[[ Document text, beginning ]]
Flashlight Enthusiast
Joined
Sep 2, 2001
Messages
5,377
Location
Stillwater, America
The U.S. government is pushing for an all electric fleet in the near future. Where are we supposed to go for help when police cars, fire trucks, and ambulances start bursting into flames like these buses?
"To-day I read in the Gazette that the local constabulary is replacing the very fine horses they've used for years with this new Motor-Car invention; I dare say that 'what shall they do when the gasoline they use catches fire?' Surely they must re-think their ways and continue the use of the horse, which has proved its Safety time and again!"
-- Dullard Q. Simpleton, Lord Buzzkill of Podunk


Seriously. Progress happens. There will be minor mishaps. There may be some bigger mishaps. But it's progress and getting all caught up in the "what if X goes wrong?" mindset to the point where necessary technological advantages are not adopted, and development in those advancements is halted, is not wise or pragmatic or responsible.
 

Hooked on Fenix

Flashlight Enthusiast
Joined
Dec 13, 2007
Messages
3,133
Until they develop safer technologies like maybe solid state batteries, they shouldn't be forcing people into vehicles that may not be safe yet. They are plowing ahead with a zero emissions agenda without a care in the world for the lives of everyday people they are forcing into being crash test dummies. I want electric cars to work, but I want people to have the freedom to have the option of a hybrid or regular I.C.E. vehicle as well. Competition will force manufacturers of electric cars to make better vehicles that will have to compete against other types, rather than make crappy ones everyone has to buy that occasionally explode.
 

jtr1962

Flashaholic
Joined
Nov 22, 2003
Messages
7,505
Location
Flushing, NY
We already have safer battery technologies which can't explode, like LiFePO4. Some buses even use them. The downside is somewhat less range per kg but R&D is helping LiFePO4 catch up to regular li-ion.

It's nice to spread FUD about new technologies but ICE vehicles actually catch fire more often on a percentage basis. Besides, stuff happens whenever you roll out new technologies. The only people who never fail are the ones who never try anything new.

I want electric cars to work, but I want people to have the freedom to have the option of a hybrid or regular I.C.E. vehicle as well.
[[ Document text, end ]]
[[ Extracted information, beginning ]]
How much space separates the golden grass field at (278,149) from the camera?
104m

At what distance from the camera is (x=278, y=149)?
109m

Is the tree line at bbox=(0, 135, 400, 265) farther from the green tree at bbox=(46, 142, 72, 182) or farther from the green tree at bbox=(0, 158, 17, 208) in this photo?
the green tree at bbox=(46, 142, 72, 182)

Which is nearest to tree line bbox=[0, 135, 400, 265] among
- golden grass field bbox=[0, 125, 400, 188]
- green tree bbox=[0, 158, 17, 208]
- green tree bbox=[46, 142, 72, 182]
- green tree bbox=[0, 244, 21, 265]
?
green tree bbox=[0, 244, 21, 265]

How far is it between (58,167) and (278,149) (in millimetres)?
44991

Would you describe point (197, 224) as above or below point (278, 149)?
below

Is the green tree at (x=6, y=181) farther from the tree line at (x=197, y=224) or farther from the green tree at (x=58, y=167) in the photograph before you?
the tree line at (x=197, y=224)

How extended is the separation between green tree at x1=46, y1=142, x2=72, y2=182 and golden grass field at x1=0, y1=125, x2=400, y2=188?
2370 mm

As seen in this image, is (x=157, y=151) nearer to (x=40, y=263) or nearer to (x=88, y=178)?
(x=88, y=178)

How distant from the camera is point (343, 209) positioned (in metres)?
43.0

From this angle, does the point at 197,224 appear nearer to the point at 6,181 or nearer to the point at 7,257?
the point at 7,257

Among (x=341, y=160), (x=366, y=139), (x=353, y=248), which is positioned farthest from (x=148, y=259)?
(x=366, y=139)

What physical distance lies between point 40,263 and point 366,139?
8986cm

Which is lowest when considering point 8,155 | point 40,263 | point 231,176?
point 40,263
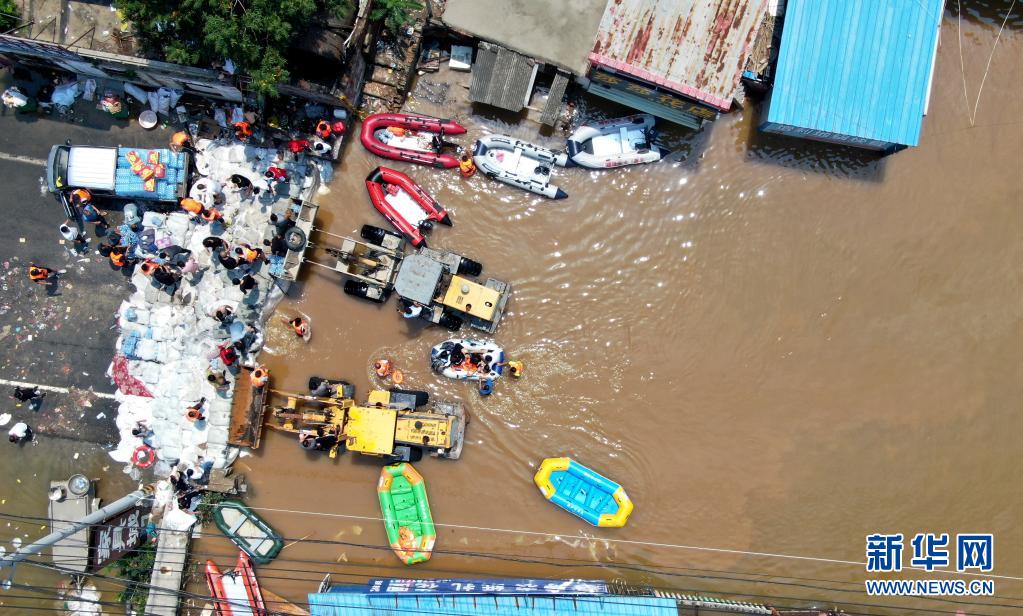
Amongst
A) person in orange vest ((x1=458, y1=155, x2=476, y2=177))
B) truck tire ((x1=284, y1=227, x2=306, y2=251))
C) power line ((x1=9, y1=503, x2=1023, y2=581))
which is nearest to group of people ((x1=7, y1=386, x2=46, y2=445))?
power line ((x1=9, y1=503, x2=1023, y2=581))

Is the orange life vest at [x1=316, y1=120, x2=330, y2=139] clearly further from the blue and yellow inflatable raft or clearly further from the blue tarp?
the blue and yellow inflatable raft

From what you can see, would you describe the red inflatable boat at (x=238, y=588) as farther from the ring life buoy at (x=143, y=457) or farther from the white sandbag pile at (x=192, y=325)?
the ring life buoy at (x=143, y=457)

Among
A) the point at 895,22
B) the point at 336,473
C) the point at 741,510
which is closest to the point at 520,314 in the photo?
the point at 336,473

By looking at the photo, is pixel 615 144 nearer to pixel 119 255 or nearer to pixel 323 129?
pixel 323 129

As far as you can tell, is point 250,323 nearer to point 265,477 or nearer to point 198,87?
point 265,477

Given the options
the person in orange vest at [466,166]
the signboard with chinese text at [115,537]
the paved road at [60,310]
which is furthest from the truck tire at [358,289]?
the signboard with chinese text at [115,537]
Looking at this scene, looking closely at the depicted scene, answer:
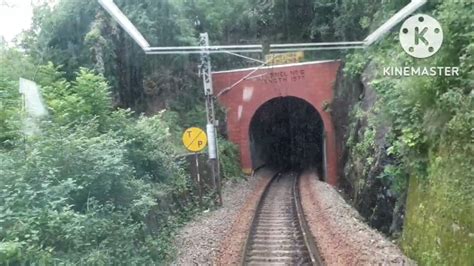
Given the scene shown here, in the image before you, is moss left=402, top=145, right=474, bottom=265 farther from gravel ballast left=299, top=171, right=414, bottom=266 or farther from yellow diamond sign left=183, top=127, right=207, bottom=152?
yellow diamond sign left=183, top=127, right=207, bottom=152

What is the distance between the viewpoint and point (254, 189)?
70.3 feet

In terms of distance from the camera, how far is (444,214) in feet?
25.3

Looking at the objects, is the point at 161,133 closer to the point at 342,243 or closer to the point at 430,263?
the point at 342,243

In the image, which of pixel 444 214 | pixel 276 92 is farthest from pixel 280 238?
pixel 276 92

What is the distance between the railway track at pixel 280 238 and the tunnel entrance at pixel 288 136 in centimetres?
1525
[[ Extracted information, end ]]
[Exercise 1] Rewrite the forum discussion on electric vehicle fires from "Flashaholic" up to and including "try anything new.", putting "lithium iron phosphate" in place of "LiFePO4".
[Exercise 2] In the forum discussion on electric vehicle fires, what downside of LiFePO4 batteries does jtr1962 mention?

[Written solution 1]
Flashaholic
Joined
Nov 22, 2003
Messages
7,505
Location
Flushing, NY
We already have safer battery technologies which can't explode, like lithium iron phosphate. Some buses even use them. The downside is somewhat less range per kg but R&D is helping lithium iron phosphate catch up to regular li-ion.

It's nice to spread FUD about new technologies but ICE vehicles actually catch fire more often on a percentage basis. Besides, stuff happens whenever you roll out new technologies. The only people who never fail are the ones who never try anything new.

[Written solution 2] Somewhat less range per kg.